◆ **What you have to do**: Working from the records beneath this line, reproduce each one exactly.

Records contained in a dataset

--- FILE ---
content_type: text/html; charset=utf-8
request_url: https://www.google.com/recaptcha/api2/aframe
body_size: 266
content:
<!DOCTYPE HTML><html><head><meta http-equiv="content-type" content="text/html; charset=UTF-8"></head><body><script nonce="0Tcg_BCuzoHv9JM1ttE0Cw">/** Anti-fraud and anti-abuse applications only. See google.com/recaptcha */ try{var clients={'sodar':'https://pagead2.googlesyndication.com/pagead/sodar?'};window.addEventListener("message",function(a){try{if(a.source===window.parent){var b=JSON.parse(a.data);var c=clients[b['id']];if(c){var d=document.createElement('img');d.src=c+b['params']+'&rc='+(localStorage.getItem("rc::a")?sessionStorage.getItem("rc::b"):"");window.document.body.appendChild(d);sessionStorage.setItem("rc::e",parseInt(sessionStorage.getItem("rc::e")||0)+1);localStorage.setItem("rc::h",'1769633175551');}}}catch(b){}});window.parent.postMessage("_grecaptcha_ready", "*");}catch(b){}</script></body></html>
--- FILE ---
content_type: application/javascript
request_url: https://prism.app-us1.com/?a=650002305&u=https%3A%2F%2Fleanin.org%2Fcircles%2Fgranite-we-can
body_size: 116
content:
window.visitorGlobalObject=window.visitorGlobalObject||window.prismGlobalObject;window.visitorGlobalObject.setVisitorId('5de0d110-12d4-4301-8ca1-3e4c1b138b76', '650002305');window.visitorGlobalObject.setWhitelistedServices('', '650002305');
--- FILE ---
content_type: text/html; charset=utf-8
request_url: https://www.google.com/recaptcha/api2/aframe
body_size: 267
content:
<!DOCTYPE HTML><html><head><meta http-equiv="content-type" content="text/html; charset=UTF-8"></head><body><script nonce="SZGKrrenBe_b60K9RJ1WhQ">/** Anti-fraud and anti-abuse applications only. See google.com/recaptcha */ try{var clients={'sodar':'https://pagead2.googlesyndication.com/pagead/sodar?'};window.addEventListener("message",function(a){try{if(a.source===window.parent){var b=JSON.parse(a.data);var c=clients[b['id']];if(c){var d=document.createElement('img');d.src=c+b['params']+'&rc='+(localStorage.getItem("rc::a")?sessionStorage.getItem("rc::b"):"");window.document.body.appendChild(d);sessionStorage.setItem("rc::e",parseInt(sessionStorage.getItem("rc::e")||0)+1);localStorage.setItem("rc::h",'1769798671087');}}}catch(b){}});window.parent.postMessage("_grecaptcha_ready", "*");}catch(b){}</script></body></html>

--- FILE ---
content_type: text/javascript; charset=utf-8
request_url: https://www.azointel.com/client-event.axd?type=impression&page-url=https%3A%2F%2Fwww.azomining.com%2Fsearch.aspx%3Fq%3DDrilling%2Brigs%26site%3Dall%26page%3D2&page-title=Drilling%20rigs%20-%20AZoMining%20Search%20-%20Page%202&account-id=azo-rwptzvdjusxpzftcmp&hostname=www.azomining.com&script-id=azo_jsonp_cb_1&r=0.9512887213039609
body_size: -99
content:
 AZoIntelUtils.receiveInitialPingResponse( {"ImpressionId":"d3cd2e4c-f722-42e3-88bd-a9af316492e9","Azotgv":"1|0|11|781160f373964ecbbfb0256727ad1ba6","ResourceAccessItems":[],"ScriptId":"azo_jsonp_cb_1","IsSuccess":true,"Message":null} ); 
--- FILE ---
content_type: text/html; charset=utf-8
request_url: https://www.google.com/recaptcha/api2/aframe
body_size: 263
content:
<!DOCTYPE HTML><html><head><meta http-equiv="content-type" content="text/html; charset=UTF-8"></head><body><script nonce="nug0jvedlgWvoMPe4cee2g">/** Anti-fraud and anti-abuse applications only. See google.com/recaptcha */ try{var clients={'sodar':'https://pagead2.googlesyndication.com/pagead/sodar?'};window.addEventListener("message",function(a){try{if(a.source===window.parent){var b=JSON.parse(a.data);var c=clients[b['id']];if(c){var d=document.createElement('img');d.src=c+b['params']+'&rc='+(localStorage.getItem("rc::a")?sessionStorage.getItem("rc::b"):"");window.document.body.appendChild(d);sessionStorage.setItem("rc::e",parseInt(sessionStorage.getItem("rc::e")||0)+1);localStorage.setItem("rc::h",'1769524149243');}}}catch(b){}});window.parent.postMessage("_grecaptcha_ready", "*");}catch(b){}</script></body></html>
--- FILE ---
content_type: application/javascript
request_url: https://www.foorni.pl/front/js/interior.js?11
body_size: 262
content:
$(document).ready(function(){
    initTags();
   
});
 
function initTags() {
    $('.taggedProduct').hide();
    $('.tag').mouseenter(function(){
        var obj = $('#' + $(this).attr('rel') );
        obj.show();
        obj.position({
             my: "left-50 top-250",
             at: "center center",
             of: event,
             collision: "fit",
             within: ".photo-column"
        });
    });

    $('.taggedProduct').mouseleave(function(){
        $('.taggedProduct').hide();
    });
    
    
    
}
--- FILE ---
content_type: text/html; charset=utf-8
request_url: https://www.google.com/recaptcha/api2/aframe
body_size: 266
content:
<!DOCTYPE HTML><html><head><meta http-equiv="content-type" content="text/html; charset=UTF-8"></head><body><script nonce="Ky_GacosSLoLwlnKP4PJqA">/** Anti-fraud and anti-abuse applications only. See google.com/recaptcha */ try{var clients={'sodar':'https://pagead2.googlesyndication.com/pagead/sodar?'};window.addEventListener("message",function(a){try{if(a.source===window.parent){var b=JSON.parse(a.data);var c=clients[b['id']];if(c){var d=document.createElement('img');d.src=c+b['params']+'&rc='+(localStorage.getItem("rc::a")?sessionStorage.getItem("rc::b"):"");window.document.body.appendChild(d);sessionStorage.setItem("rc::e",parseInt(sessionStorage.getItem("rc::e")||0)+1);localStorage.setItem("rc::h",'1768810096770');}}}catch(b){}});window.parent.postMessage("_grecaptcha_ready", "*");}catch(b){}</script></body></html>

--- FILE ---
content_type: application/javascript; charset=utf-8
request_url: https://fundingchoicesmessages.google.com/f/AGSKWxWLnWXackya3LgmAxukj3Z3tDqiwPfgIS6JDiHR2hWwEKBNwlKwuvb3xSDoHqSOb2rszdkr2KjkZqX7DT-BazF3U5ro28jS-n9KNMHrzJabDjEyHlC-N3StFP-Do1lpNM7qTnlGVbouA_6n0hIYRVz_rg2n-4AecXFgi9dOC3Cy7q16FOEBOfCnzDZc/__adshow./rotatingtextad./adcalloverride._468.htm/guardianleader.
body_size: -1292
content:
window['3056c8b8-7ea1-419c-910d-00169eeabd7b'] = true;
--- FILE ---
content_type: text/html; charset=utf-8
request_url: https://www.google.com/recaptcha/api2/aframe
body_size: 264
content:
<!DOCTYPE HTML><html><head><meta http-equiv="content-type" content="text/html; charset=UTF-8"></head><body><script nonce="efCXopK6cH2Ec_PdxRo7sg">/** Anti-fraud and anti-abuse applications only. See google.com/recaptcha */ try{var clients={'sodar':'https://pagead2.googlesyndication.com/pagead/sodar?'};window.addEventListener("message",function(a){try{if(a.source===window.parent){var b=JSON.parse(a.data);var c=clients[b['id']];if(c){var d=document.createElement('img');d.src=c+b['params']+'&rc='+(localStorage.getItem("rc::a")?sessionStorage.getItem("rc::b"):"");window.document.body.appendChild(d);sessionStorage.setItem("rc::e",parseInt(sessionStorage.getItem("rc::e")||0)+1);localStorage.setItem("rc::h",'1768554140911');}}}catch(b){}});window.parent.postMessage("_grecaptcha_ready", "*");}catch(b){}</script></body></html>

◆ **Task result**:
--- FILE ---
content_type: text/html; charset=utf-8
request_url: https://www.google.com/recaptcha/api2/aframe
body_size: 266
content:
<!DOCTYPE HTML><html><head><meta http-equiv="content-type" content="text/html; charset=UTF-8"></head><body><script nonce="0Tcg_BCuzoHv9JM1ttE0Cw">/** Anti-fraud and anti-abuse applications only. See google.com/recaptcha */ try{var clients={'sodar':'https://pagead2.googlesyndication.com/pagead/sodar?'};window.addEventListener("message",function(a){try{if(a.source===window.parent){var b=JSON.parse(a.data);var c=clients[b['id']];if(c){var d=document.createElement('img');d.src=c+b['params']+'&rc='+(localStorage.getItem("rc::a")?sessionStorage.getItem("rc::b"):"");window.document.body.appendChild(d);sessionStorage.setItem("rc::e",parseInt(sessionStorage.getItem("rc::e")||0)+1);localStorage.setItem("rc::h",'1769633175551');}}}catch(b){}});window.parent.postMessage("_grecaptcha_ready", "*");}catch(b){}</script></body></html>
--- FILE ---
content_type: application/javascript
request_url: https://prism.app-us1.com/?a=650002305&u=https%3A%2F%2Fleanin.org%2Fcircles%2Fgranite-we-can
body_size: 116
content:
window.visitorGlobalObject=window.visitorGlobalObject||window.prismGlobalObject;window.visitorGlobalObject.setVisitorId('5de0d110-12d4-4301-8ca1-3e4c1b138b76', '650002305');window.visitorGlobalObject.setWhitelistedServices('', '650002305');
--- FILE ---
content_type: text/html; charset=utf-8
request_url: https://www.google.com/recaptcha/api2/aframe
body_size: 267
content:
<!DOCTYPE HTML><html><head><meta http-equiv="content-type" content="text/html; charset=UTF-8"></head><body><script nonce="SZGKrrenBe_b60K9RJ1WhQ">/** Anti-fraud and anti-abuse applications only. See google.com/recaptcha */ try{var clients={'sodar':'https://pagead2.googlesyndication.com/pagead/sodar?'};window.addEventListener("message",function(a){try{if(a.source===window.parent){var b=JSON.parse(a.data);var c=clients[b['id']];if(c){var d=document.createElement('img');d.src=c+b['params']+'&rc='+(localStorage.getItem("rc::a")?sessionStorage.getItem("rc::b"):"");window.document.body.appendChild(d);sessionStorage.setItem("rc::e",parseInt(sessionStorage.getItem("rc::e")||0)+1);localStorage.setItem("rc::h",'1769798671087');}}}catch(b){}});window.parent.postMessage("_grecaptcha_ready", "*");}catch(b){}</script></body></html>

--- FILE ---
content_type: text/javascript; charset=utf-8
request_url: https://www.azointel.com/client-event.axd?type=impression&page-url=https%3A%2F%2Fwww.azomining.com%2Fsearch.aspx%3Fq%3DDrilling%2Brigs%26site%3Dall%26page%3D2&page-title=Drilling%20rigs%20-%20AZoMining%20Search%20-%20Page%202&account-id=azo-rwptzvdjusxpzftcmp&hostname=www.azomining.com&script-id=azo_jsonp_cb_1&r=0.9512887213039609
body_size: -99
content:
 AZoIntelUtils.receiveInitialPingResponse( {"ImpressionId":"d3cd2e4c-f722-42e3-88bd-a9af316492e9","Azotgv":"1|0|11|781160f373964ecbbfb0256727ad1ba6","ResourceAccessItems":[],"ScriptId":"azo_jsonp_cb_1","IsSuccess":true,"Message":null} ); 
--- FILE ---
content_type: text/html; charset=utf-8
request_url: https://www.google.com/recaptcha/api2/aframe
body_size: 263
content:
<!DOCTYPE HTML><html><head><meta http-equiv="content-type" content="text/html; charset=UTF-8"></head><body><script nonce="nug0jvedlgWvoMPe4cee2g">/** Anti-fraud and anti-abuse applications only. See google.com/recaptcha */ try{var clients={'sodar':'https://pagead2.googlesyndication.com/pagead/sodar?'};window.addEventListener("message",function(a){try{if(a.source===window.parent){var b=JSON.parse(a.data);var c=clients[b['id']];if(c){var d=document.createElement('img');d.src=c+b['params']+'&rc='+(localStorage.getItem("rc::a")?sessionStorage.getItem("rc::b"):"");window.document.body.appendChild(d);sessionStorage.setItem("rc::e",parseInt(sessionStorage.getItem("rc::e")||0)+1);localStorage.setItem("rc::h",'1769524149243');}}}catch(b){}});window.parent.postMessage("_grecaptcha_ready", "*");}catch(b){}</script></body></html>
--- FILE ---
content_type: application/javascript
request_url: https://www.foorni.pl/front/js/interior.js?11
body_size: 262
content:
$(document).ready(function(){
    initTags();
   
});
 
function initTags() {
    $('.taggedProduct').hide();
    $('.tag').mouseenter(function(){
        var obj = $('#' + $(this).attr('rel') );
        obj.show();
        obj.position({
             my: "left-50 top-250",
             at: "center center",
             of: event,
             collision: "fit",
             within: ".photo-column"
        });
    });

    $('.taggedProduct').mouseleave(function(){
        $('.taggedProduct').hide();
    });
    
    
    
}
--- FILE ---
content_type: text/html; charset=utf-8
request_url: https://www.google.com/recaptcha/api2/aframe
body_size: 266
content:
<!DOCTYPE HTML><html><head><meta http-equiv="content-type" content="text/html; charset=UTF-8"></head><body><script nonce="Ky_GacosSLoLwlnKP4PJqA">/** Anti-fraud and anti-abuse applications only. See google.com/recaptcha */ try{var clients={'sodar':'https://pagead2.googlesyndication.com/pagead/sodar?'};window.addEventListener("message",function(a){try{if(a.source===window.parent){var b=JSON.parse(a.data);var c=clients[b['id']];if(c){var d=document.createElement('img');d.src=c+b['params']+'&rc='+(localStorage.getItem("rc::a")?sessionStorage.getItem("rc::b"):"");window.document.body.appendChild(d);sessionStorage.setItem("rc::e",parseInt(sessionStorage.getItem("rc::e")||0)+1);localStorage.setItem("rc::h",'1768810096770');}}}catch(b){}});window.parent.postMessage("_grecaptcha_ready", "*");}catch(b){}</script></body></html>

--- FILE ---
content_type: application/javascript; charset=utf-8
request_url: https://fundingchoicesmessages.google.com/f/AGSKWxWLnWXackya3LgmAxukj3Z3tDqiwPfgIS6JDiHR2hWwEKBNwlKwuvb3xSDoHqSOb2rszdkr2KjkZqX7DT-BazF3U5ro28jS-n9KNMHrzJabDjEyHlC-N3StFP-Do1lpNM7qTnlGVbouA_6n0hIYRVz_rg2n-4AecXFgi9dOC3Cy7q16FOEBOfCnzDZc/__adshow./rotatingtextad./adcalloverride._468.htm/guardianleader.
body_size: -1292
content:
window['3056c8b8-7ea1-419c-910d-00169eeabd7b'] = true;
--- FILE ---
content_type: text/html; charset=utf-8
request_url: https://www.google.com/recaptcha/api2/aframe
body_size: 264
content:
<!DOCTYPE HTML><html><head><meta http-equiv="content-type" content="text/html; charset=UTF-8"></head><body><script nonce="efCXopK6cH2Ec_PdxRo7sg">/** Anti-fraud and anti-abuse applications only. See google.com/recaptcha */ try{var clients={'sodar':'https://pagead2.googlesyndication.com/pagead/sodar?'};window.addEventListener("message",function(a){try{if(a.source===window.parent){var b=JSON.parse(a.data);var c=clients[b['id']];if(c){var d=document.createElement('img');d.src=c+b['params']+'&rc='+(localStorage.getItem("rc::a")?sessionStorage.getItem("rc::b"):"");window.document.body.appendChild(d);sessionStorage.setItem("rc::e",parseInt(sessionStorage.getItem("rc::e")||0)+1);localStorage.setItem("rc::h",'1768554140911');}}}catch(b){}});window.parent.postMessage("_grecaptcha_ready", "*");}catch(b){}</script></body></html>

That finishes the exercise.